What you have to do - Pull out the lines running from the start of the records through the line containing "DIECI | AGRI PIVOT T80", and reproduce them unchanged without the pictures.

Image and text web data
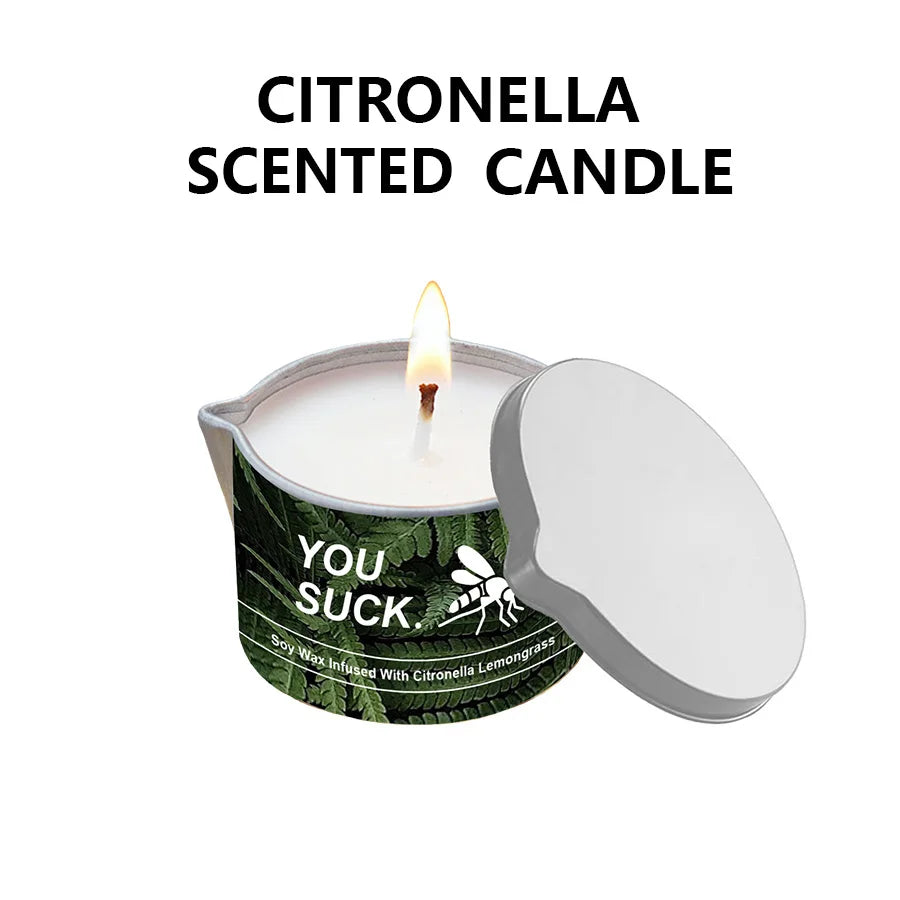 Solar Candle Garden Lamp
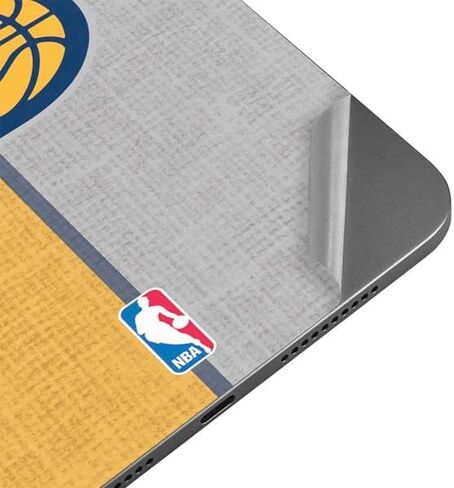 Skinit Decal Tablet Skin Compatible with iPad Mini 7 (2025) - Officially Licensed NBA Indiana Pacers Large Logo Design in Saudi Arabia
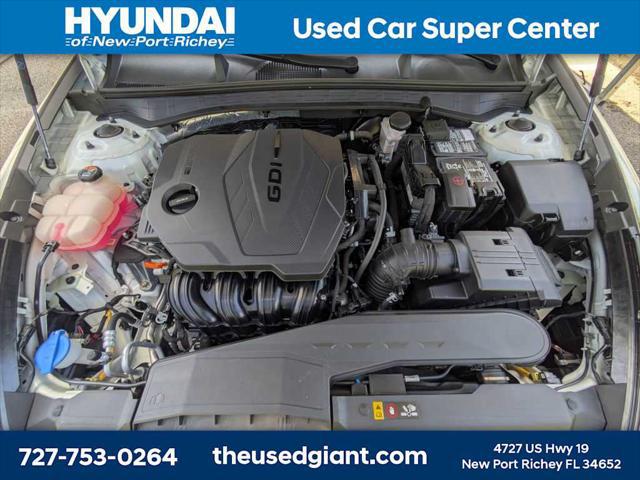 2021 Hyundai Sonata SEL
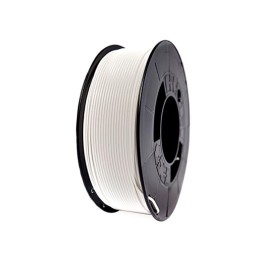Filamento blanco glaciar winkle pla - hd 1.75mm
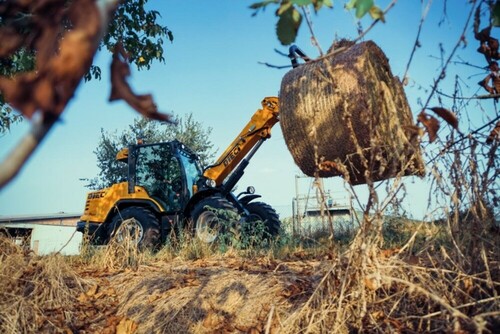 DIECI | AGRI PIVOT T80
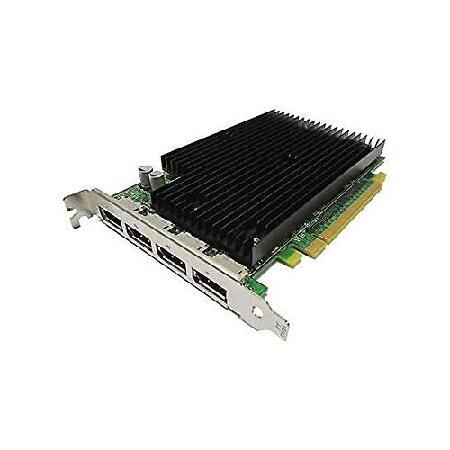 Scheda Grafica NVIDIA Quadro NVS 450 HP 512MB 4x DisplayPort - Usata Ottime Condizioni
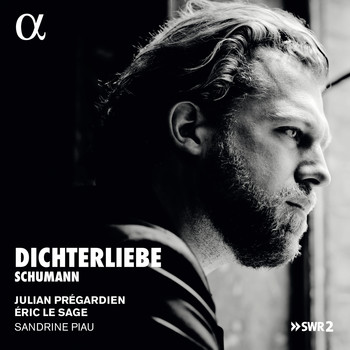 Julian Prégardien, Eric Le Sage, Sandrine Piau / - Schumann: Dichterliebe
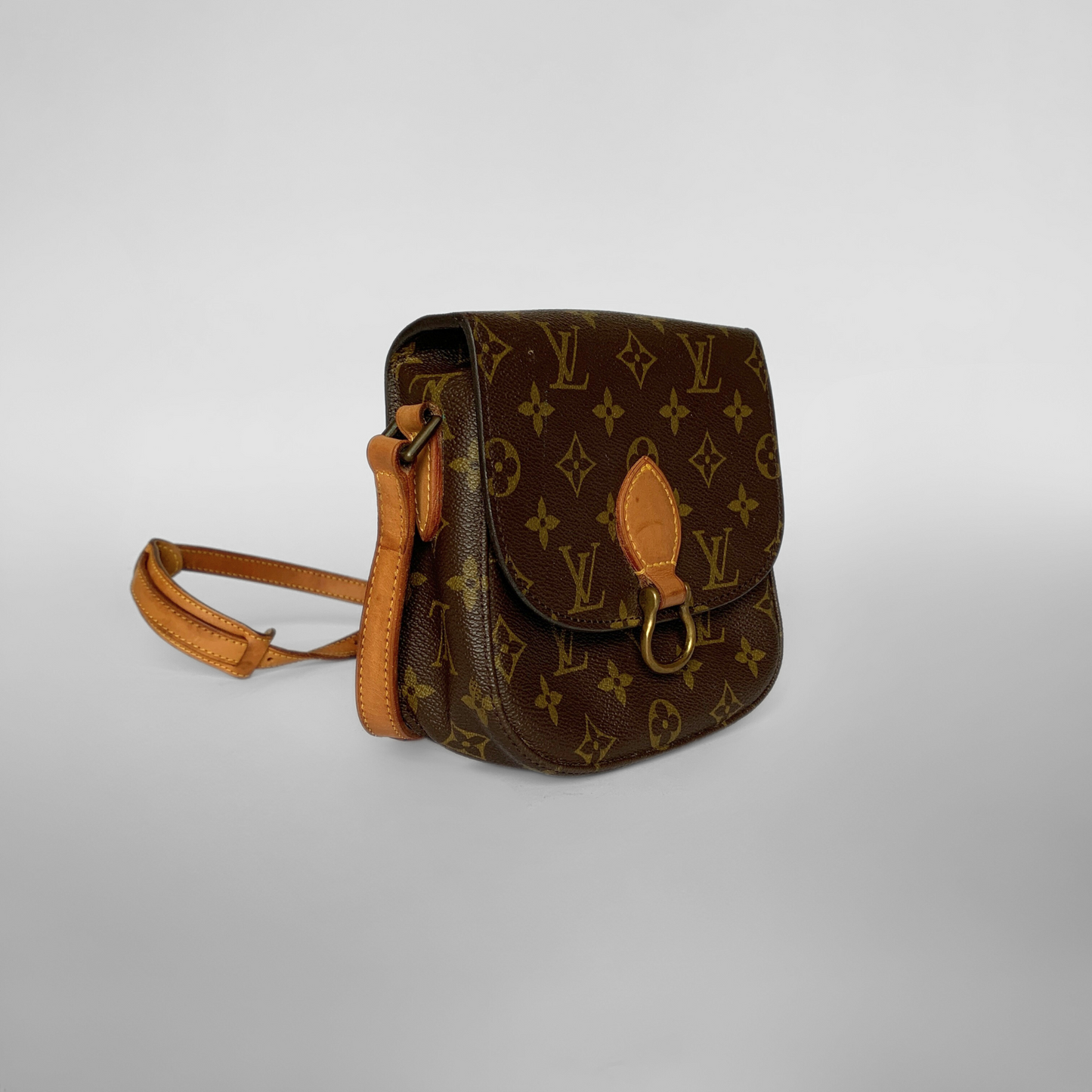 Louis Vuitton Saint Cloud PM Monogram Canvas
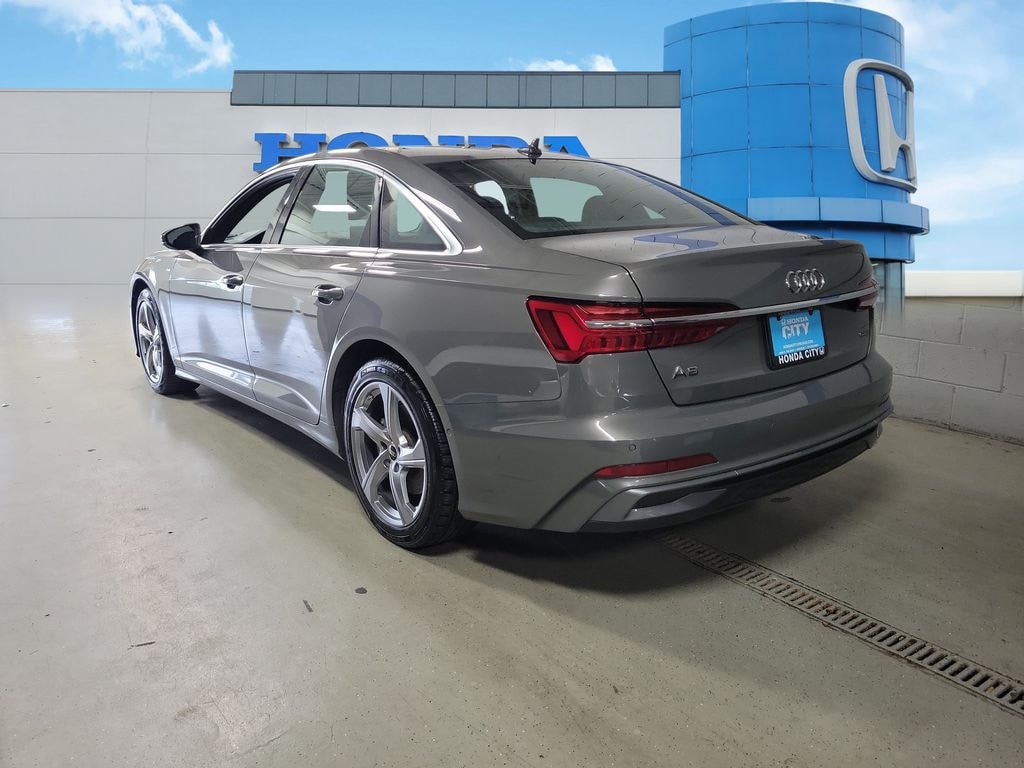 Used 2024 Audi A6 3.0T Premium Sedan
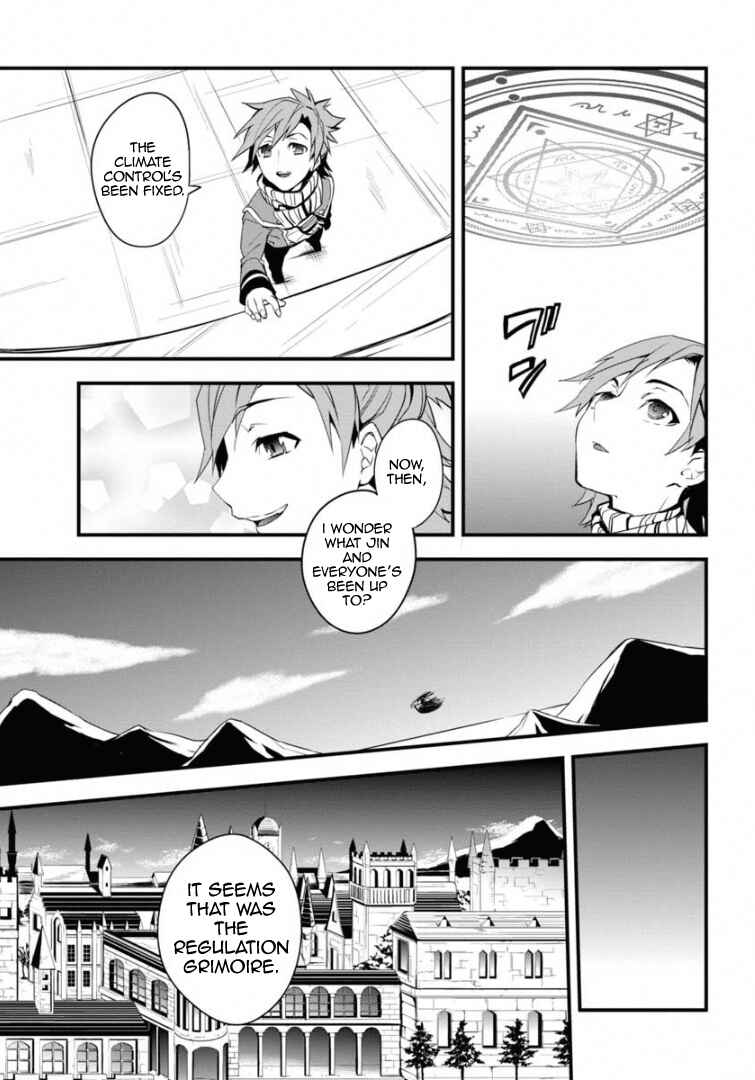 Page 30 Chapter 7 BlazBlue - Remix Heart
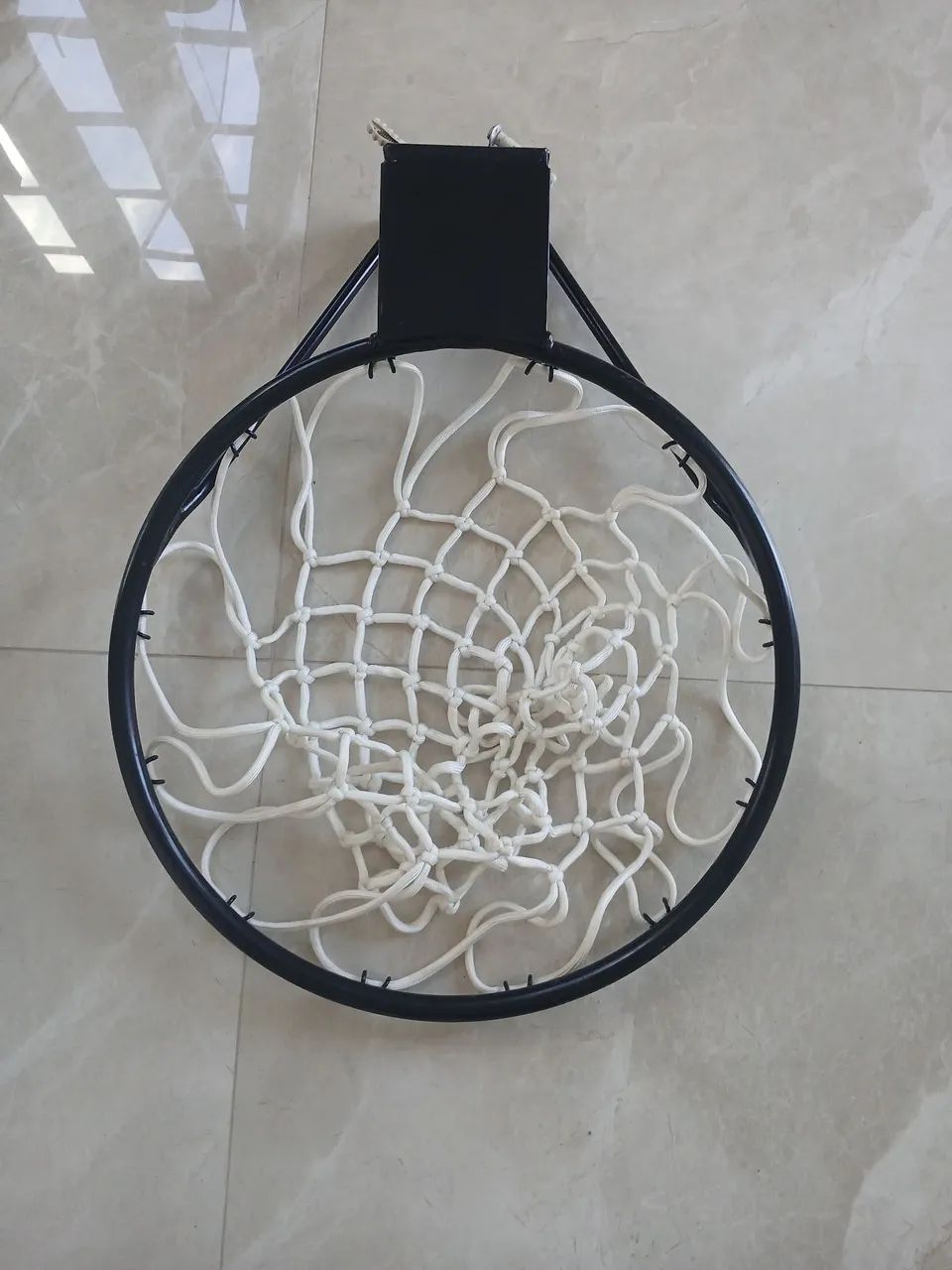 Cesta de Basquete com Rede - Foto 2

Expected output -
 Solar Candle Garden Lamp
 Skinit Decal Tablet Skin Compatible with iPad Mini 7 (2025) - Officially Licensed NBA Indiana Pacers Large Logo Design in Saudi Arabia
 2021 Hyundai Sonata SEL
Filamento blanco glaciar winkle pla - hd 1.75mm
 DIECI | AGRI PIVOT T80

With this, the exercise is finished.